Today, I was ambushed by the shadow. As I came home from work, it fell without warning across my inner vision, and all went gray. What if my writing is not as good as I think it is? What if my colleagues don’t really respect me? What if my self-image as a good teacher is just that, an image, and the reality is that I don’t help my students as much as I think I do? 

Interwoven with this self-doubt was anger at my own self-pity. What have I got to be depressed about? Even just a few days ago, I had been reflecting with cheerful gratitude on all the good things in my life. I hated my own weakness, yet I knew that I could not argue myself out of this mood. Whether or not the feelings were justified, I felt like I was a failure. And the feeling impeded my work – just as the Enemy intended, I imagine. 

I felt ill and tired. I wanted to work, but knew from experience that I would not be productive. I decided to take a nap instead. I took a couple of Advil and crawled into bed. My mind wanted to fret over these self-doubts, pull them to pieces, but I resisted, and instead prayed: Lord, have mercy; Christ, have mercy; Lord have mercy... Lord, have mercy; Christ, have mercy; Lord have mercy... 

I drifted off into an odd half-sleeping, half-waking state. Not for long, really. But then I woke all the way up – totally awake – with an insight as clear in my mind as if it were a physical object placed in my hands.
It is not necessary for me to be a success – in anything. 

I can be a failure. 
 
Failure does not – cannot! – alter the fundamental reality of my life, which is that I am a child of God. I am an adopted sister of the Son, a beloved daughter of the Father, a temple of the Holy Spirit. 

I want to do good work, and it is right that I do my best, honoring God in the use of His gifts – but after that, the results are not in my hands, and are not my concern. The good that I do, might be so hidden from me that I never see it. 

Or, in truth, I might never accomplish anything of great worth. I might never have someone to particularly love me. I might never fulfill my hopes of building up my ministry and my work – it might go nowhere, and be forgotten or ignored. 

I knew in theory that Christ’s love is unconditional, but I had not fully grasped what that meant. I could think about God loving me in spite of my failures... when those failures were in things I didn’t care all that much about, or if I failed in some areas but could offset them with successes elsewhere.

But what about failure in the things that matter deeply to me? What about failure in all that I desire, all that I hope? 

I know, I know – it’s unlikely that I would fail so utterly. I mean, look at all the good things in my life already, right? But the Enemy knows how to play on the “what-ifs,” so let me look it right in the eye: I might turn out to be a failure in all that I do. What then? 

Accepting that I might fail doesn’t mean that I don’t care – not at all. But it means that I am free. 

If it is all right for me to fail, what can the Enemy hold over me? I can be forgotten, despised, and rejected, but so was Our Lord. Nothing that I feel is unknown to him; and none of my failures can separate me from him. 

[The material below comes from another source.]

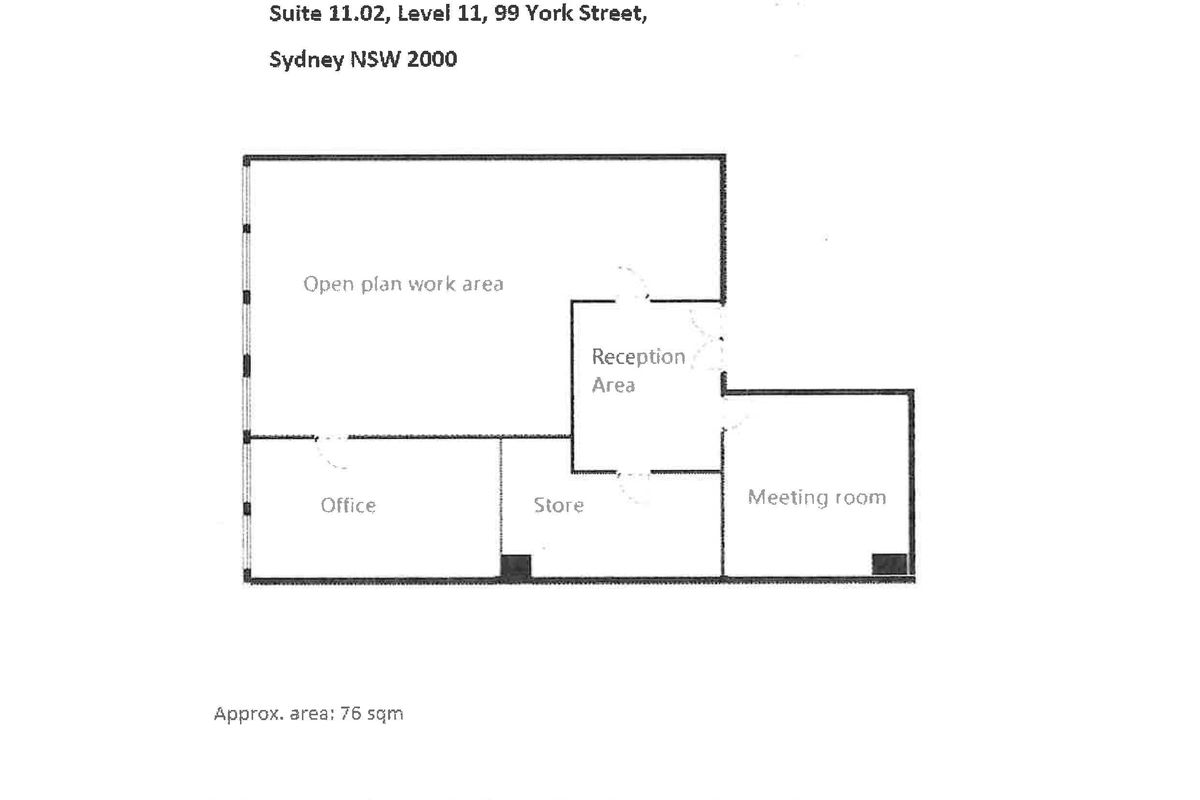 Level 11 / 1102/95-99 York Street, Sydney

If I can fail today when I am strong and working in the world, then I need have no fear of the day when I am weak – when I cannot teach, or write, or serve others, but can only be served by others. I will still be who I am, a beloved child of God. 

If the world’s judgment of my work does not enter into my relationship with the living God, then I am free to do the work that I am called to do, unselfconsciously. 

If I can truly rest in my identity as a child of God, then I do not need to define myself by anything else. I can give thanks for the good things that come to me, and I can rejoice when the Lord allows me to see, at least partly, the fruits of my labor. I am free to be grateful, without fear and without the need to cling to these good things in case the darkness comes again. 

For now, this moment, the shadow is gone as if it were never there. Thanks be to God! It might come back – it always has, before – but with God’s help I can look straight at it and not turn away. I think I fear it a little less today than before. May God help me to remember who I am.